▶ [THE TASK]:
Render every line of the items below as a JSON list of strings, with one string per line and all blank lines omitted.
# start of SOURCE MATERIAL
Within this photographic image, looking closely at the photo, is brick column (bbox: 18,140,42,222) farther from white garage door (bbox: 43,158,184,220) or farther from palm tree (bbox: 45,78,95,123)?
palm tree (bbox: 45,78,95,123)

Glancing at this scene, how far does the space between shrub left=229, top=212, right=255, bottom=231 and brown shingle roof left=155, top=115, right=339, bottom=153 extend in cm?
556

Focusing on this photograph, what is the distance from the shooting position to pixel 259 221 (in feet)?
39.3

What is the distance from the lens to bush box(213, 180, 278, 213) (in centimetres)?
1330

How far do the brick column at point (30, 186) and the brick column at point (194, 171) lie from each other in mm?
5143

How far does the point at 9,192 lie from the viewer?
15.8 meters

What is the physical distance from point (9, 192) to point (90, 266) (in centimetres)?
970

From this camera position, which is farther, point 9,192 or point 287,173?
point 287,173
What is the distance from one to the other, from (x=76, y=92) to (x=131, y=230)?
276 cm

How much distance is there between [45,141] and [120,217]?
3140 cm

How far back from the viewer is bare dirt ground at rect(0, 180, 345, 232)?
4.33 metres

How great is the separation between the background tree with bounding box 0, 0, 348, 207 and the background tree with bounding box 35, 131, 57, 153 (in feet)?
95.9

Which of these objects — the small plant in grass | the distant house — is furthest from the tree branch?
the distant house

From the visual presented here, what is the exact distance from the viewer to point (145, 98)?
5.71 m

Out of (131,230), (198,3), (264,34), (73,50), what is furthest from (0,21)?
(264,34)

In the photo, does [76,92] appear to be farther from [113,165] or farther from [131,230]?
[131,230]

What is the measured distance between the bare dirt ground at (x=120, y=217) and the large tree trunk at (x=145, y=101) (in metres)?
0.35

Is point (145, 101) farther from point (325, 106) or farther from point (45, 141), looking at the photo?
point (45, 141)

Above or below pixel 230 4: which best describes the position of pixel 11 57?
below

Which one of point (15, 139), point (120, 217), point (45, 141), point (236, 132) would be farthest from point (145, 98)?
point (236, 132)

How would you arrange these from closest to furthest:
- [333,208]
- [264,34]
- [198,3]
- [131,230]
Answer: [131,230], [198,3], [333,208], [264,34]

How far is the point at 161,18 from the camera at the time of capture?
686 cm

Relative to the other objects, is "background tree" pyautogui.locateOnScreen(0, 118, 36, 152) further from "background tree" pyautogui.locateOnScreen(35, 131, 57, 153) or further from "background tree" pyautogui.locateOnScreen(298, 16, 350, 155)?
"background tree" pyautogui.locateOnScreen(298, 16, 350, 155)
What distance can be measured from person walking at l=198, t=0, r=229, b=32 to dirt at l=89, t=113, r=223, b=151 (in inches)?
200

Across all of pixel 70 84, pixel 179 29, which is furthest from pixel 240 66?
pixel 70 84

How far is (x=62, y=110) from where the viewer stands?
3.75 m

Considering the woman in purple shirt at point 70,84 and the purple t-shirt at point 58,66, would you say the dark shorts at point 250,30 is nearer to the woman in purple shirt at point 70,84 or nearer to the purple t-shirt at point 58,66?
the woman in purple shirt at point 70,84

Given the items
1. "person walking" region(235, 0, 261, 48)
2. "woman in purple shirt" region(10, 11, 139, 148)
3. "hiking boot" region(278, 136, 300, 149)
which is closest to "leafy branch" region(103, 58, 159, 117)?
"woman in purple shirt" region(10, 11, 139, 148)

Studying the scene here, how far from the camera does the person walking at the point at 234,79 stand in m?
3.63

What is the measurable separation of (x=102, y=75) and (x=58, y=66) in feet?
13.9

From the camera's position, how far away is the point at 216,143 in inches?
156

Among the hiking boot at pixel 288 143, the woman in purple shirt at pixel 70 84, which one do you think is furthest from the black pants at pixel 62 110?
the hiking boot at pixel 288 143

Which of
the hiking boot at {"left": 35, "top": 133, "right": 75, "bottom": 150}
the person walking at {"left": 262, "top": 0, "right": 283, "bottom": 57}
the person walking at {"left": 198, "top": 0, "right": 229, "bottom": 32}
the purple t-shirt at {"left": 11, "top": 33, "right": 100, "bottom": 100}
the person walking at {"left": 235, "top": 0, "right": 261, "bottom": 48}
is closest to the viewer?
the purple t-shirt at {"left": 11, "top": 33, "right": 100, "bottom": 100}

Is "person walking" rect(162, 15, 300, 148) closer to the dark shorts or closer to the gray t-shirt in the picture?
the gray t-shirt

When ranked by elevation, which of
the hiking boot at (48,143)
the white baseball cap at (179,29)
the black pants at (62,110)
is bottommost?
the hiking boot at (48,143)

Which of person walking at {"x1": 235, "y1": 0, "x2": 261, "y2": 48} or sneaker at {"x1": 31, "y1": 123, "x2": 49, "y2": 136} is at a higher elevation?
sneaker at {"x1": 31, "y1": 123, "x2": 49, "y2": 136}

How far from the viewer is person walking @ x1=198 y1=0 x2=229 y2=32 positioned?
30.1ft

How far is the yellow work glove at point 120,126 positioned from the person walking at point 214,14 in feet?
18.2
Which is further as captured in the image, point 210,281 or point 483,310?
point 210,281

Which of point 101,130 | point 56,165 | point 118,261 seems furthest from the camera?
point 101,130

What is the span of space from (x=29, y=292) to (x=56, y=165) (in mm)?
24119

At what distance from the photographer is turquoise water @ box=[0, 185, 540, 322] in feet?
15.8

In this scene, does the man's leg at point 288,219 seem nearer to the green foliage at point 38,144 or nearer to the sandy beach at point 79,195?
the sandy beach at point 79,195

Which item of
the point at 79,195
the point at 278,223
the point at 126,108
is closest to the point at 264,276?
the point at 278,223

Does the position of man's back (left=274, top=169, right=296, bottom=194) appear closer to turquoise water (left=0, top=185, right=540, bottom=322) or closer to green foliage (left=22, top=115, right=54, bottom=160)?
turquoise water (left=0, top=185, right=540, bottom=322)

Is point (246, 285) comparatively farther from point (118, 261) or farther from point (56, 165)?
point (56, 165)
# end of SOURCE MATERIAL
▶ [RESULT FOR THIS EXERCISE]:
[
  "Within this photographic image, looking closely at the photo, is brick column (bbox: 18,140,42,222) farther from white garage door (bbox: 43,158,184,220) or farther from palm tree (bbox: 45,78,95,123)?",
  "palm tree (bbox: 45,78,95,123)",
  "Glancing at this scene, how far does the space between shrub left=229, top=212, right=255, bottom=231 and brown shingle roof left=155, top=115, right=339, bottom=153 extend in cm?",
  "556",
  "Focusing on this photograph, what is the distance from the shooting position to pixel 259 221 (in feet)?",
  "39.3",
  "What is the distance from the lens to bush box(213, 180, 278, 213) (in centimetres)?",
  "1330",
  "How far do the brick column at point (30, 186) and the brick column at point (194, 171) lie from each other in mm?",
  "5143",
  "How far does the point at 9,192 lie from the viewer?",
  "15.8 meters",
  "What is the physical distance from point (9, 192) to point (90, 266) (in centimetres)?",
  "970",
  "From this camera position, which is farther, point 9,192 or point 287,173?",
  "point 287,173",
  "What is the distance from one to the other, from (x=76, y=92) to (x=131, y=230)?",
  "276 cm",
  "How much distance is there between [45,141] and [120,217]?",
  "3140 cm",
  "How far back from the viewer is bare dirt ground at rect(0, 180, 345, 232)?",
  "4.33 metres",
  "How great is the separation between the background tree with bounding box 0, 0, 348, 207 and the background tree with bounding box 35, 131, 57, 153 (in feet)?",
  "95.9",
  "Which of these objects — the small plant in grass | the distant house — is furthest from the tree branch?",
  "the distant house",
  "From the visual presented here, what is the exact distance from the viewer to point (145, 98)?",
  "5.71 m",
  "Out of (131,230), (198,3), (264,34), (73,50), what is furthest from (0,21)?",
  "(264,34)",
  "In the photo, does [76,92] appear to be farther from [113,165] or farther from [131,230]?",
  "[131,230]",
  "What is the measured distance between the bare dirt ground at (x=120, y=217) and the large tree trunk at (x=145, y=101) (in metres)?",
  "0.35",
  "Is point (145, 101) farther from point (325, 106) or farther from point (45, 141), looking at the photo?",
  "point (45, 141)",
  "Above or below pixel 230 4: which best describes the position of pixel 11 57?",
  "below",
  "Which one of point (15, 139), point (120, 217), point (45, 141), point (236, 132) would be farthest from point (145, 98)?",
  "point (236, 132)",
  "How would you arrange these from closest to furthest:",
  "- [333,208]",
  "- [264,34]",
  "- [198,3]",
  "- [131,230]",
  "Answer: [131,230], [198,3], [333,208], [264,34]",
  "How far is the point at 161,18 from the camera at the time of capture?",
  "686 cm",
  "Relative to the other objects, is \"background tree\" pyautogui.locateOnScreen(0, 118, 36, 152) further from \"background tree\" pyautogui.locateOnScreen(35, 131, 57, 153) or further from \"background tree\" pyautogui.locateOnScreen(298, 16, 350, 155)?",
  "\"background tree\" pyautogui.locateOnScreen(298, 16, 350, 155)",
  "What distance can be measured from person walking at l=198, t=0, r=229, b=32 to dirt at l=89, t=113, r=223, b=151 (in inches)?",
  "200",
  "Across all of pixel 70 84, pixel 179 29, which is furthest from pixel 240 66?",
  "pixel 70 84",
  "How far is (x=62, y=110) from where the viewer stands?",
  "3.75 m",
  "Considering the woman in purple shirt at point 70,84 and the purple t-shirt at point 58,66, would you say the dark shorts at point 250,30 is nearer to the woman in purple shirt at point 70,84 or nearer to the purple t-shirt at point 58,66?",
  "the woman in purple shirt at point 70,84",
  "Given the items",
  "1. \"person walking\" region(235, 0, 261, 48)",
  "2. \"woman in purple shirt\" region(10, 11, 139, 148)",
  "3. \"hiking boot\" region(278, 136, 300, 149)",
  "which is closest to \"leafy branch\" region(103, 58, 159, 117)?",
  "\"woman in purple shirt\" region(10, 11, 139, 148)",
  "Studying the scene here, how far from the camera does the person walking at the point at 234,79 stand in m?",
  "3.63",
  "What is the measurable separation of (x=102, y=75) and (x=58, y=66) in feet?",
  "13.9",
  "From the camera's position, how far away is the point at 216,143 in inches?",
  "156",
  "Among the hiking boot at pixel 288 143, the woman in purple shirt at pixel 70 84, which one do you think is furthest from the black pants at pixel 62 110?",
  "the hiking boot at pixel 288 143",
  "Which of",
  "the hiking boot at {\"left\": 35, \"top\": 133, \"right\": 75, \"bottom\": 150}",
  "the person walking at {\"left\": 262, \"top\": 0, \"right\": 283, \"bottom\": 57}",
  "the person walking at {\"left\": 198, \"top\": 0, \"right\": 229, \"bottom\": 32}",
  "the purple t-shirt at {\"left\": 11, \"top\": 33, \"right\": 100, \"bottom\": 100}",
  "the person walking at {\"left\": 235, \"top\": 0, \"right\": 261, \"bottom\": 48}",
  "is closest to the viewer?",
  "the purple t-shirt at {\"left\": 11, \"top\": 33, \"right\": 100, \"bottom\": 100}",
  "Is \"person walking\" rect(162, 15, 300, 148) closer to the dark shorts or closer to the gray t-shirt in the picture?",
  "the gray t-shirt",
  "When ranked by elevation, which of",
  "the hiking boot at (48,143)",
  "the white baseball cap at (179,29)",
  "the black pants at (62,110)",
  "is bottommost?",
  "the hiking boot at (48,143)",
  "Which of person walking at {\"x1\": 235, \"y1\": 0, \"x2\": 261, \"y2\": 48} or sneaker at {\"x1\": 31, \"y1\": 123, \"x2\": 49, \"y2\": 136} is at a higher elevation?",
  "sneaker at {\"x1\": 31, \"y1\": 123, \"x2\": 49, \"y2\": 136}",
  "How far from the viewer is person walking @ x1=198 y1=0 x2=229 y2=32 positioned?",
  "30.1ft",
  "How far is the yellow work glove at point 120,126 positioned from the person walking at point 214,14 in feet?",
  "18.2",
  "Which is further as captured in the image, point 210,281 or point 483,310?",
  "point 210,281",
  "Which of point 101,130 | point 56,165 | point 118,261 seems furthest from the camera?",
  "point 101,130",
  "What is the span of space from (x=29, y=292) to (x=56, y=165) (in mm)?",
  "24119",
  "At what distance from the photographer is turquoise water @ box=[0, 185, 540, 322] in feet?",
  "15.8",
  "In this scene, does the man's leg at point 288,219 seem nearer to the green foliage at point 38,144 or nearer to the sandy beach at point 79,195?",
  "the sandy beach at point 79,195",
  "Which item of",
  "the point at 79,195",
  "the point at 278,223",
  "the point at 126,108",
  "is closest to the point at 264,276?",
  "the point at 278,223",
  "Does the position of man's back (left=274, top=169, right=296, bottom=194) appear closer to turquoise water (left=0, top=185, right=540, bottom=322) or closer to green foliage (left=22, top=115, right=54, bottom=160)?",
  "turquoise water (left=0, top=185, right=540, bottom=322)",
  "Is point (246, 285) comparatively farther from point (118, 261) or farther from point (56, 165)?",
  "point (56, 165)"
]